Cependant les résultats scolaires des élèves français entrent dans un cycle de baisse constante depuis 1987 (enquêtes PISA), année de l’introduction massive des ordinateurs et des consoles de jeux dans les chambres des enfants. Or la corrélation entre la cyberaddiction et la chute drastique des résultats scolaires n’est jamais abordée dans les discours publics des responsables politiques et pédagogiques. Voici un début de réponse : après avoir tant investi financièrement dans les technologies numériques, il reste bien difficile d’avouer que l’on a fait fausse route afin de revenir à des approches plus raisonnables et plus réalistes. Faire comprendre qu’Internet n’est pas neutre et que les enfants et adolescents peuvent en être victimes n’est pas simple. Catherine Blaya, explique dans un ouvrage récent que 40 % des élèves ont été victimes de cyberharcèlement40. Un exemple bien connu illustre ce propos : le happy slapping, qui consiste à filmer et à poster sur le Net la violente agression par gifles d’un élève choisi au hasard, mobilise les équipes de la vie scolaire dans nos collèges41.
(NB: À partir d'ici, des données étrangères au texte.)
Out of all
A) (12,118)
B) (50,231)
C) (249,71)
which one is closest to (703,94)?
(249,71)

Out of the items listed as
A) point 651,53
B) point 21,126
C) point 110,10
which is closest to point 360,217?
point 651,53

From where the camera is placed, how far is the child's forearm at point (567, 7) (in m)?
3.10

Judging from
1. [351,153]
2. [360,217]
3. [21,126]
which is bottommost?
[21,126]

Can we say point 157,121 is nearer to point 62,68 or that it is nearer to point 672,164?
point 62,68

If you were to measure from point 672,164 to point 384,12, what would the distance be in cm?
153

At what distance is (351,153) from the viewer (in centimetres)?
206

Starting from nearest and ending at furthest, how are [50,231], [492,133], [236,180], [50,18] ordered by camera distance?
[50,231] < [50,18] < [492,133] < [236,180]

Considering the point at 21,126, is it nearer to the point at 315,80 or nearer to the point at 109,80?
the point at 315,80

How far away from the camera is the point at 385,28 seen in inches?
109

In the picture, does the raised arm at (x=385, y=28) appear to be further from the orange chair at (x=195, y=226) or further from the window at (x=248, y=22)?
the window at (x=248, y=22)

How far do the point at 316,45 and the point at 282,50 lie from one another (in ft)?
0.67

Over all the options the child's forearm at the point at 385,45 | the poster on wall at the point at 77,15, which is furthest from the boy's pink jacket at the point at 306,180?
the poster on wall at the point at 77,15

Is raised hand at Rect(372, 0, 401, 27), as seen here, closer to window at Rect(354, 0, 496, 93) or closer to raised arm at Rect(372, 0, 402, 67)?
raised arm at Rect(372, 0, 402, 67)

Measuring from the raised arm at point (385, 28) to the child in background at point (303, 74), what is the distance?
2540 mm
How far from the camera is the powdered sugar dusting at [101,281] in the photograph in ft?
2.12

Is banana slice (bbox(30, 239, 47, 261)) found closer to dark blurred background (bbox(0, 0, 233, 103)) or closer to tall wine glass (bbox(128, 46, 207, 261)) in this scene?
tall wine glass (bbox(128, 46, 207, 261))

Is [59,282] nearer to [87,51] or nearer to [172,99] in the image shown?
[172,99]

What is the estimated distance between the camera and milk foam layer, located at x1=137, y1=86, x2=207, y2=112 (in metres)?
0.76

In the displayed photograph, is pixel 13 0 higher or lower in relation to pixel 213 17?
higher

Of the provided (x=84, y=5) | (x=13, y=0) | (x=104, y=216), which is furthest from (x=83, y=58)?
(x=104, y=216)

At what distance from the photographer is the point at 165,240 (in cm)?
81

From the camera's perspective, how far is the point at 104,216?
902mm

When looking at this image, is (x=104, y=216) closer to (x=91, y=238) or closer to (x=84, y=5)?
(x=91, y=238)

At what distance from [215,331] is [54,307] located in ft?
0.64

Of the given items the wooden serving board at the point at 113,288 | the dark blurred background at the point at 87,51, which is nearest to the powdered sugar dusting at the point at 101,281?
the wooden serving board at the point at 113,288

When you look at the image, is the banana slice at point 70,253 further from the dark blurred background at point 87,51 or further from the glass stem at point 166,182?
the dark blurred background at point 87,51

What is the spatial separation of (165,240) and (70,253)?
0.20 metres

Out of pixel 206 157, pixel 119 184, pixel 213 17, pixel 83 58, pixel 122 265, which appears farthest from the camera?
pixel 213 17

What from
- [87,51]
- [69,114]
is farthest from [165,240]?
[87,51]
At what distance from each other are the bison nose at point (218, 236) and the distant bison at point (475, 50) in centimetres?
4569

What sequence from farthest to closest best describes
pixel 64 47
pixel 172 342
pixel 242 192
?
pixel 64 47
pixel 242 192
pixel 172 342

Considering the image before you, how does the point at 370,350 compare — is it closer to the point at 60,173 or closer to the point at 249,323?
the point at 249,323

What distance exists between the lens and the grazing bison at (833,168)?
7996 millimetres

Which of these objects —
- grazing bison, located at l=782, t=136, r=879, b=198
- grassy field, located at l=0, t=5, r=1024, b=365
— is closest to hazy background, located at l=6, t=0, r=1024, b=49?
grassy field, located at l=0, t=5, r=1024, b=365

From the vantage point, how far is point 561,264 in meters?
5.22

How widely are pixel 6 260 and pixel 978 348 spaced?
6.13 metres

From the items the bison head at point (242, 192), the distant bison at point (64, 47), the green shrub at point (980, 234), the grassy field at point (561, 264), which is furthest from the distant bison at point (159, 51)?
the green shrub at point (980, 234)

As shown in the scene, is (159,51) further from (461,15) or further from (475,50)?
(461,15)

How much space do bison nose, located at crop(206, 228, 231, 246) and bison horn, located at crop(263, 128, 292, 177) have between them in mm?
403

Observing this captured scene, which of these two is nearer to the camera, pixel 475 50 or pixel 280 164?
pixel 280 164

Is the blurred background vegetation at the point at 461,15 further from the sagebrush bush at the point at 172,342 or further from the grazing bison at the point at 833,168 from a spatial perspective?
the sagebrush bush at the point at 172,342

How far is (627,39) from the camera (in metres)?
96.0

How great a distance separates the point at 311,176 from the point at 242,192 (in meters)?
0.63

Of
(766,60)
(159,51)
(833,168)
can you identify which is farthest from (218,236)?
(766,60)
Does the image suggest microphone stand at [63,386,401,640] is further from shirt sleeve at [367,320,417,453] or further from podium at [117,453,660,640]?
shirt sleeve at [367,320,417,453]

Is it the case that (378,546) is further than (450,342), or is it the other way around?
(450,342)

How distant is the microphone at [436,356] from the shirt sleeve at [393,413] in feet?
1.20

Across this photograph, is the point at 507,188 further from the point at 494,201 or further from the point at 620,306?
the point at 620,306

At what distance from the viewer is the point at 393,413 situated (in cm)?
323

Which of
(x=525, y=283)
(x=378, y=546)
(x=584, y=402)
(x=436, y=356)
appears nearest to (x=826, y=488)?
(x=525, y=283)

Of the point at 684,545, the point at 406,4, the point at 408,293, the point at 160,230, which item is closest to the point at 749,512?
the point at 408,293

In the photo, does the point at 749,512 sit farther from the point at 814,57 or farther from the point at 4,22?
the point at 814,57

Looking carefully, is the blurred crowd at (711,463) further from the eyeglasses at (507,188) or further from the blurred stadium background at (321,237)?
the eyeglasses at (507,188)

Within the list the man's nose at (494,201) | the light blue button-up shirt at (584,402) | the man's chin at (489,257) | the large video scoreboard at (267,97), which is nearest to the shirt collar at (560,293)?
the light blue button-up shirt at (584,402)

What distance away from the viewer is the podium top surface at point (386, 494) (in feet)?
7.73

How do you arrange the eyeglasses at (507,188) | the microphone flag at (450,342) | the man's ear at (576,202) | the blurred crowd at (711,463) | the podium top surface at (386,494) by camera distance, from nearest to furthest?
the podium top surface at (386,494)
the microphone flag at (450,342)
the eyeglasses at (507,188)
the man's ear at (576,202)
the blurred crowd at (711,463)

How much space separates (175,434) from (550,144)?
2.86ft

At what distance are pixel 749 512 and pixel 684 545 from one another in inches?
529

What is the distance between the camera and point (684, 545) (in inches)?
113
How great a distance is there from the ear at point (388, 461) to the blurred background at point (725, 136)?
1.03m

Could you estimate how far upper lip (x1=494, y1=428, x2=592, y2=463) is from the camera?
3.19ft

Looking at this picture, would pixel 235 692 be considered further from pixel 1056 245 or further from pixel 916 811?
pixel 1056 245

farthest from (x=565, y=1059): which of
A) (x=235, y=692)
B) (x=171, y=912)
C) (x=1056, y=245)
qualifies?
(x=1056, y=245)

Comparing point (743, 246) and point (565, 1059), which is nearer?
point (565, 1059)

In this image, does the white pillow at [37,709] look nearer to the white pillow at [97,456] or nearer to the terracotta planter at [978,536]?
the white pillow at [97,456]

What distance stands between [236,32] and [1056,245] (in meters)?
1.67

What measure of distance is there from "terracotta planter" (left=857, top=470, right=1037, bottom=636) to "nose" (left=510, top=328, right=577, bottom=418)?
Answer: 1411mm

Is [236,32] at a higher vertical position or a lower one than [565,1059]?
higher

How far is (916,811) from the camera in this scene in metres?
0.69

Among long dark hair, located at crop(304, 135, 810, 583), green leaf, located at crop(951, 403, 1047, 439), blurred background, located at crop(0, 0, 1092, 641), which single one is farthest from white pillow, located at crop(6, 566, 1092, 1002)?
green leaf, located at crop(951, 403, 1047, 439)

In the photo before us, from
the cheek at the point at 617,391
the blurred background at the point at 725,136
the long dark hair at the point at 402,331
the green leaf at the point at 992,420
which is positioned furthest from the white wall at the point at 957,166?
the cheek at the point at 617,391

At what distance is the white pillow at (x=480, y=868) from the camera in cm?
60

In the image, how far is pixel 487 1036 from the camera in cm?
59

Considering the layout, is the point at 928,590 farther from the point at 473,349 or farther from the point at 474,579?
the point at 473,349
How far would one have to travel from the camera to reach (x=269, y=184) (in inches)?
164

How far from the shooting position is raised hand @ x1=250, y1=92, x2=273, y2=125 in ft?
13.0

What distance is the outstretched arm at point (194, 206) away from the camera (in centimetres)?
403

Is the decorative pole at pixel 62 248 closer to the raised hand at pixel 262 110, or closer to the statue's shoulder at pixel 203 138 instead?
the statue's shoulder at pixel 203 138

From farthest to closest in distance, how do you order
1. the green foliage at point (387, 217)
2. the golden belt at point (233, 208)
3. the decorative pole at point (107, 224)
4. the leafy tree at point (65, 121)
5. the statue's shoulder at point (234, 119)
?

Pourtant les Américains et les Anglais ont admis leurs erreurs taillant dans les dépenses du numérique éducatif. Ils mettent en œuvre une forte politique de prévention42. En France, nous ne sommes qu’au début d’une prise de conscience43.
La paralysie des pouvoirs publics transparaît au travers d’une sous-estimation systématique des dangers des usages juvéniles de l’Internet, par des annonces contradictoires comme les déclarations prévoyant une révolution pédagogique à l’apparition de chaque nouvel outil numérique et par l’éparpillement de mesures préventives diverses telle l’ouverture par le Ministère de l’Éducation nationale d’un site dédié au cyberharcèlement avec des numéros téléphoniques d’appels d’urgence44. Actuellement, vouloir vérifier ces usages numériques juvéniles et le temps passé par les adolescents devant les écrans en menant des enquêtes dans les collèges relève d’une mission très complexe rendue difficile par l’accumulation d’obstacles administratifs. Comment peut-on expliquer ce refus d’analyse, ce rejet des alertes et la stigmatisation des lanceurs d’alertes ? Au-delà des mythes, une autre réponse possible est à rechercher dans le développement du secteur de l’économie numérique.
En effet, Éric Besson, Secrétaire d’État au développement de la France numérique a lancé un ambitieux plan en 2008 : « La France numérique 2012 »45. Le secteur des jeux vidéo occupait une place de choix dans les prévisions, il s’avère sept ans plus tard que c’est l’une des rares réussites économiques françaises. La France est devenue le deuxième producteur au monde de jeux vidéo, le premier pays consommateur d’Europe. Il est hors de question pour les gouvernants et les élus de remettre en cause une industrie nationale qui génère 3 milliards d’€ de bénéfices, 60000 emplois et dont 80 % de la production part à l’exportation46. En fait, le couronnement du plan d’Éric Besson « la France numérique 2012 » a un coût sociétal, la cyberdépendance des jeunes et le désarroi des éducateurs, parents et enseignants, face à la réactivité minimum des pouvoirs publics.